When Hagerstown resident Lori Hubbell let her dog out the morning of July 20, she thought she saw a piece of paper blowing around. It turned out to be a luna moth with a wingspan of about 5 inches. That afternoon by the pool, her husband, Dave, spotted this moth, a smaller one with a 3 1/2-inch wingspan. Lori Hubbell, 46, photographed it with a Kodak EasyShare C330.

Joanne Hale can see the birdbath in her Hagerstown backyard from where she sits at her computer downstairs. When she saw these robins bathing, she grabbed her Olympus 740 digital camera.

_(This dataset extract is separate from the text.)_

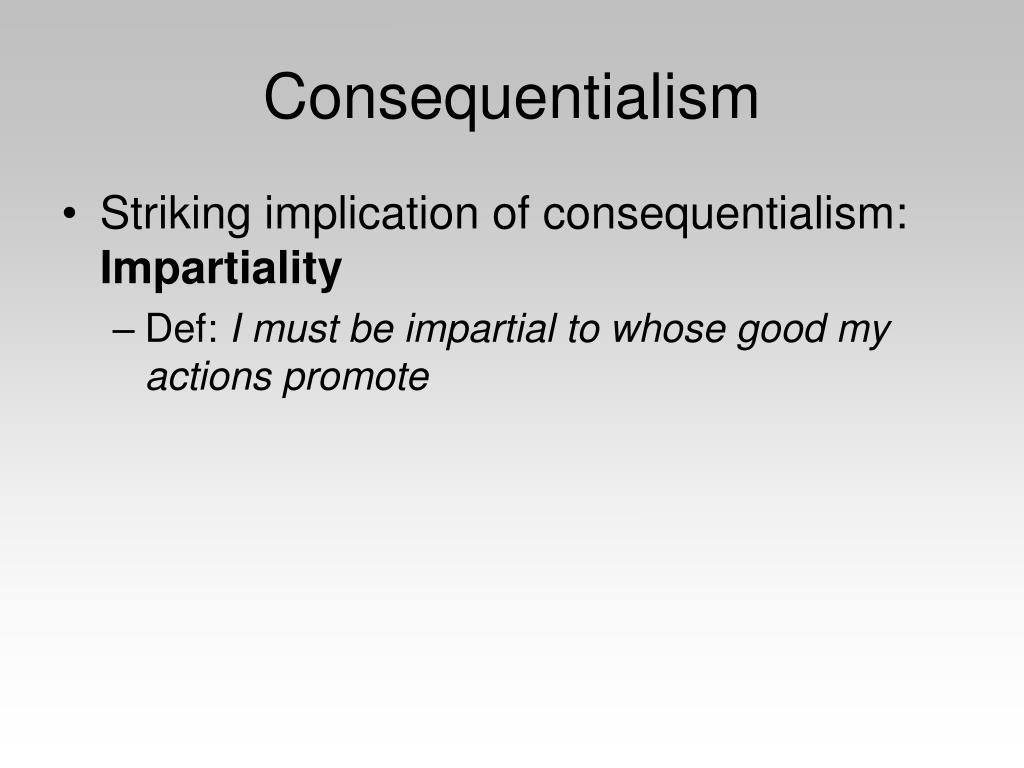 Consequentialism

• Striking implication of consequentialism: Impartiality

– Def: I must be impartial to whose good my actions promote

Karen Swan, of Williamsport, caught this chipmunk enjoying the family's leftover corn during a camping trip at Raystown Lake, Pa. She used a Fujifilm 3800 FinePix to zoom in on the critter, which was about 10 feet away. "My cocker spaniel and I were sitting in the tent watching it eat for quite some time until I pulled my camera out," Swan wrote.

Sasha Lucas, 23, of Orlando, was visiting her mom, Kelly Townsend, at her Williamsport home when she photographed "BabyBlue" in early August with a Fujifilm FinePix A900. Lucas, who grew up in Hagerstown, wrote, "He fell out of the tree in the backyard and couldn't fly to get back into the nest. I couldn't believe how many adult blue jays came to help look out for him."

Sherrie Henson photographed a mother robin bringing worms to her babies, as well as this image of the nest in the rosebush beside the deck, with her new digital Canon in July. "We enjoyed watching the routine of the mother every day and following the growth of the babies until finally leaving the nest," Henson wrote. The mother would return from the wooded area and make long stops at the shed, beside the pool, and on the concrete walkway to make sure the coast was clear before bringing worms to her babies, said Henson, of Hagerstown.

Deer, especially fawns, have been common near Sherie Adams' Marlowe, W.Va., home recently. Adams' husband, Jack, photographed this fawn, which was 15 yards away, in late afternoon with a Canon Sure Shot through the dining room window.